Perbedaan ini terjadi karena bumi berbentuk bulat. Setiap orang melihat langit dari sudut yang berbeda, sehingga tampilan bulan seolah ikut berputar.
Efeknya mirip seperti melihat objek yang sama dari posisi berbeda, bentuknya tetap, tapi tampilannya bisa terasa berubah.

Selain itu, rotasi bumi juga berpengaruh. Dalam satu malam, posisi bulan di langit terus bergeser dari terbit hingga terbenam, membuat orientasinya terlihat berubah dari miring, tegak, lalu miring lagi.

Dipengaruhi Kemiringan Bumi dan Orbit Bulan

Bumi memiliki kemiringan sekitar 23,5 derajat, sementara orbit bulan juga tidak sejajar sempurna dengan bumi.
Kombinasi keduanya membuat sudut pandang manusia terhadap bulan terus berubah sepanjang waktu.

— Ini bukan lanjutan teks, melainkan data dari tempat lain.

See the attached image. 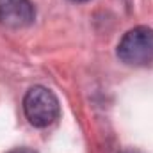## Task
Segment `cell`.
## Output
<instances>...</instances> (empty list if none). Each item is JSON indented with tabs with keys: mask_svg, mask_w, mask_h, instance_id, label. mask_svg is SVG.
<instances>
[{
	"mask_svg": "<svg viewBox=\"0 0 153 153\" xmlns=\"http://www.w3.org/2000/svg\"><path fill=\"white\" fill-rule=\"evenodd\" d=\"M36 18L30 0H0V23L9 29L29 27Z\"/></svg>",
	"mask_w": 153,
	"mask_h": 153,
	"instance_id": "3",
	"label": "cell"
},
{
	"mask_svg": "<svg viewBox=\"0 0 153 153\" xmlns=\"http://www.w3.org/2000/svg\"><path fill=\"white\" fill-rule=\"evenodd\" d=\"M71 2H87V0H71Z\"/></svg>",
	"mask_w": 153,
	"mask_h": 153,
	"instance_id": "6",
	"label": "cell"
},
{
	"mask_svg": "<svg viewBox=\"0 0 153 153\" xmlns=\"http://www.w3.org/2000/svg\"><path fill=\"white\" fill-rule=\"evenodd\" d=\"M9 153H36L34 150H30V148H16V150H13V152Z\"/></svg>",
	"mask_w": 153,
	"mask_h": 153,
	"instance_id": "4",
	"label": "cell"
},
{
	"mask_svg": "<svg viewBox=\"0 0 153 153\" xmlns=\"http://www.w3.org/2000/svg\"><path fill=\"white\" fill-rule=\"evenodd\" d=\"M121 153H141V152H135V150H125V152H121Z\"/></svg>",
	"mask_w": 153,
	"mask_h": 153,
	"instance_id": "5",
	"label": "cell"
},
{
	"mask_svg": "<svg viewBox=\"0 0 153 153\" xmlns=\"http://www.w3.org/2000/svg\"><path fill=\"white\" fill-rule=\"evenodd\" d=\"M23 112L32 126L45 128L59 117L61 105L53 91L43 85H34L23 98Z\"/></svg>",
	"mask_w": 153,
	"mask_h": 153,
	"instance_id": "1",
	"label": "cell"
},
{
	"mask_svg": "<svg viewBox=\"0 0 153 153\" xmlns=\"http://www.w3.org/2000/svg\"><path fill=\"white\" fill-rule=\"evenodd\" d=\"M117 57L128 66H148L153 62V29L146 25L130 29L117 45Z\"/></svg>",
	"mask_w": 153,
	"mask_h": 153,
	"instance_id": "2",
	"label": "cell"
}]
</instances>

Dalam kondisi tertentu, bulan bahkan tampak sedikit “mengangguk” atau bergeser. Fenomena ini dikenal sebagai librasi.

Bukan Ilusi, Tapi Perspektif

Perbedaan tampilan bulan bukan ilusi optik, apalagi perubahan bentuk fisik. Ini murni soal perspektif.

Bulan tetap sama. Tapi karena kita melihatnya dari posisi yang berbeda di permukaan bumi, tampilannya pun ikut terlihat berbeda.

Fenomena sederhana ini jadi pengingat, bahwa apa yang terlihat berbeda belum tentu benar-benar berubah, kadang, hanya sudut pandangnya saja yang tidak sama. (NASA Science/Z-10)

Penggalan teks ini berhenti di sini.